だがその瞬間、ビアンカは逞しい腕に抱き留められていた。恐る恐る見上げれば、愛して止まない漆黒の瞳が、ビアンカを見つめていた。

「やっと手に入れたのだ。逃してたまるか」
「ステファノ様……」

 安堵と喜びで、涙がにじみそうになる。だがその時、ビアンカは妙な感覚を覚えた。生温かい液体が、下半身を濡らしていくのだ。まさか、とビアンカは思った。

(破水……!?)

「いかがした?」

 ステファノが、顔をのぞき込む。ビアンカは、必死に訴えた。

「産まれます……!!」

 ステファノは、血相を変えると、群衆に向かって叫んだ。

「この中に、産婆はおらぬかー!」


 

 それから、二十四時間後。響き渡る力強い泣き声に、ビアンカはほっと胸を撫で下ろしていた。駆り出された初老の産婆も、同様である。

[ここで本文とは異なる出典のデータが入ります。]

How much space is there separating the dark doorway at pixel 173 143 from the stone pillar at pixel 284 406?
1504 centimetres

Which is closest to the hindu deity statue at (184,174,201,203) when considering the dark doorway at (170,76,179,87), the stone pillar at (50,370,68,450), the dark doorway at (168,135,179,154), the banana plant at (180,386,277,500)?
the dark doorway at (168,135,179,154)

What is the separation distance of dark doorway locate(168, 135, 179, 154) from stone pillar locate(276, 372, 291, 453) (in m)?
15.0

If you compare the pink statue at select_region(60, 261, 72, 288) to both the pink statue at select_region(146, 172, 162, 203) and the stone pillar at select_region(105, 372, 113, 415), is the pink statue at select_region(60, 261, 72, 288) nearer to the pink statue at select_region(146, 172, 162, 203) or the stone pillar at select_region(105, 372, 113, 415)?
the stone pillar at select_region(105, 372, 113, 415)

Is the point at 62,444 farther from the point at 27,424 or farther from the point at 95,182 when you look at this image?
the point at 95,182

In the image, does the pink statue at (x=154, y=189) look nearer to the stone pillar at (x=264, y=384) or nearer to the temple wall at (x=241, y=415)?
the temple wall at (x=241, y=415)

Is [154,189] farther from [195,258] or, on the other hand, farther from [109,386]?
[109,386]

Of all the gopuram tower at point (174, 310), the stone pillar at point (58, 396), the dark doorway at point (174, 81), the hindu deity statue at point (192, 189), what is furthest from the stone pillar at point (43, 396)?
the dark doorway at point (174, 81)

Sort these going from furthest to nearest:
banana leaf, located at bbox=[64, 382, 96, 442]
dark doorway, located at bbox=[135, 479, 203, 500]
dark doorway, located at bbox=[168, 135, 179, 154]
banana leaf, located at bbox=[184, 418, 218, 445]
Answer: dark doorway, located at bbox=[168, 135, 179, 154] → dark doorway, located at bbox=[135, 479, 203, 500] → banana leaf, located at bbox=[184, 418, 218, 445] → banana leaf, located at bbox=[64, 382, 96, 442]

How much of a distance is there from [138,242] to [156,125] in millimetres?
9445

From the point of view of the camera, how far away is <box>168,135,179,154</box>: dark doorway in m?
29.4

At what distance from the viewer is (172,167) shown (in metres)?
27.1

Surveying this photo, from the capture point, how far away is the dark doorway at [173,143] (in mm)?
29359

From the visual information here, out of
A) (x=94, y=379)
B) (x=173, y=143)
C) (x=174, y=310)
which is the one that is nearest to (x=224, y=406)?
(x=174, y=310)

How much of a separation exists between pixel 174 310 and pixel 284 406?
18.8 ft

「王族の方のお子様を取り上げさせていただいたのは初めてですが、聖堂内での出産も、初めてですよ。どうしようかと思いましたがね」

 汗を拭いながら、産婆は微笑んだ。

「元気な王女様でいらっしゃいますよ。お抱きになりますか?」
「ええ」

 恐る恐る、抱かせてもらう。意志の強そうな黒い瞳が、ステファノそっくりだった。思わず、顔がほころぶ。

 そこへ、待ちかねたのか、ステファノが聖堂内に駆け込んで来た。父母と、ゴドフレード・イレーネ夫妻も続く。

「無事産まれたか!」
「ええ。女の子でしたわ」

 胸に抱いた赤ん坊を見せれば、ステファノは顔をくしゃくしゃにした。

「何と、可愛らしい。天使のようだ」
「……そうですわ、ステファノ様。私、この子の名前を考えましたの」

 それは、突如ひらめいた名前だった。

「『レナータ』はどうかしら?」

「いい名だな」
「可愛いわ」

 事情を知らない他の人々は、単純に頷いているが、ステファノはハッとした顔をした。

「『転生』か」

 ええ、とビアンカは頷いた。

「理由は、二つございます……。一つは、私がこうして人生をやり直すという不思議な体験をしたからこそ、この子を授かれたから。そしてもう一つは、もしこの子が私と同じ体験をするようなことがあったとしても、自分の意志で力強く生きていってほしいという意味を込めました」

「できるであろう。ビアンカの子なのだ」

 ステファノが、そっと抱き寄せてくる。聖堂の窓からは、まばゆい陽光が差し込んでいた。それはまるで、数奇な運命を経て結ばれた男女と、誕生した新しい生命を祝福しているようだった。